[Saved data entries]

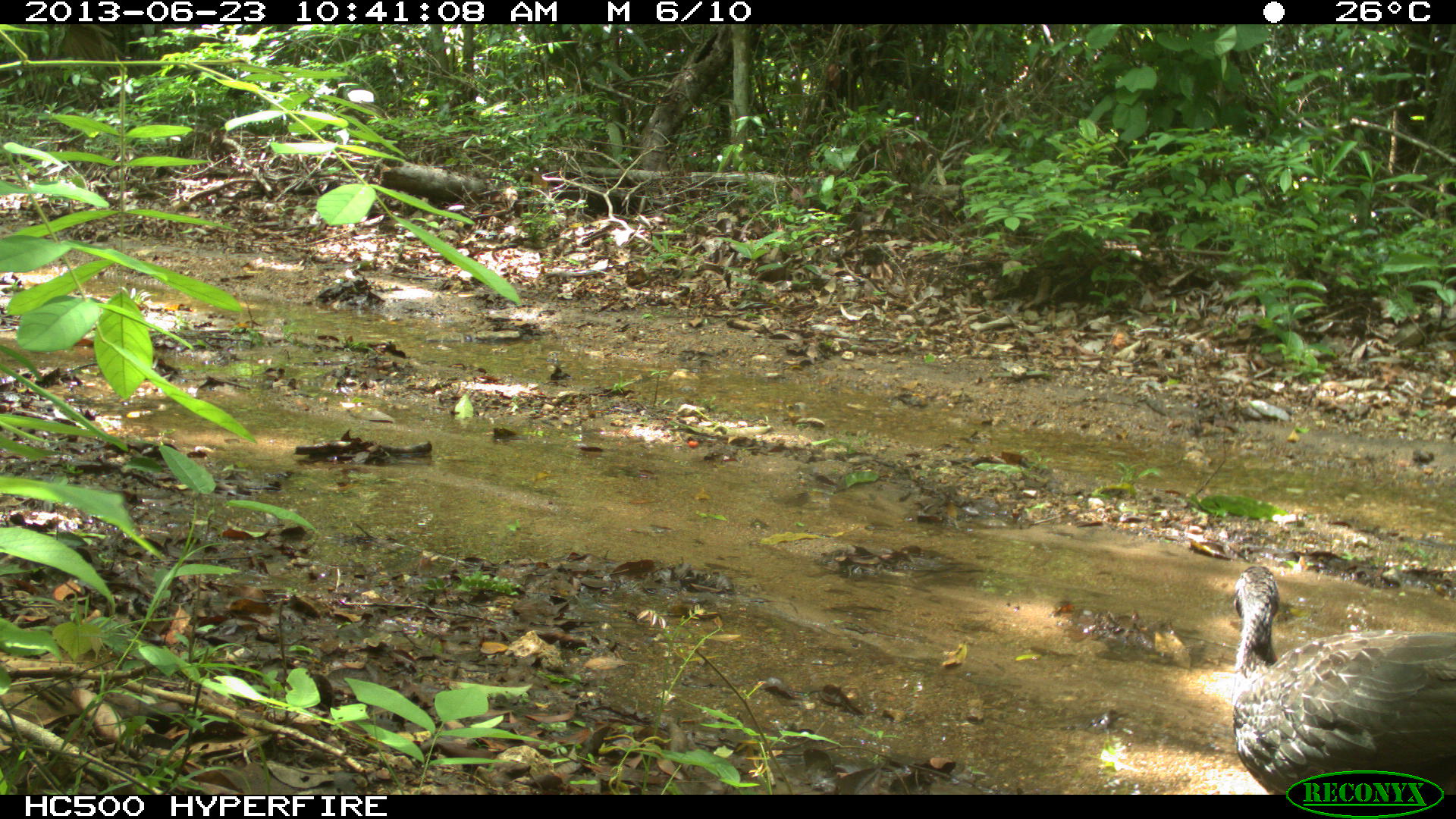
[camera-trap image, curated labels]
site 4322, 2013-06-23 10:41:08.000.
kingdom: Animalia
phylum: Chordata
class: Aves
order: Galliformes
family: Cracidae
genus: Penelope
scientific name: Penelope purpurascens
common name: crested guan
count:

▸ Problem requirements: All lines from the one containing "order: Galliformes" through the last line of the data, both included, are to be retyped exactly, and no other line belongs in the answer.

▸ Task response:
order: Galliformes
family: Cracidae
genus: Penelope
scientific name: Penelope purpurascens
common name: crested guan
count:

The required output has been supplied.